■ Your objective ■
Below are records to be repeated in full. Give them exactly.

(Stored data)
========================================================================

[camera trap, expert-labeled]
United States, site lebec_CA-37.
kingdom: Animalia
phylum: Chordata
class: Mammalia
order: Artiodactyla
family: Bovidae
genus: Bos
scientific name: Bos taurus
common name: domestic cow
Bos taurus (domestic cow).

========================================================================

■ Task result ■
[camera trap, expert-labeled]
United States, site lebec_CA-37.
kingdom: Animalia
phylum: Chordata
class: Mammalia
order: Artiodactyla
family: Bovidae
genus: Bos
scientific name: Bos taurus
common name: domestic cow
Bos taurus (domestic cow).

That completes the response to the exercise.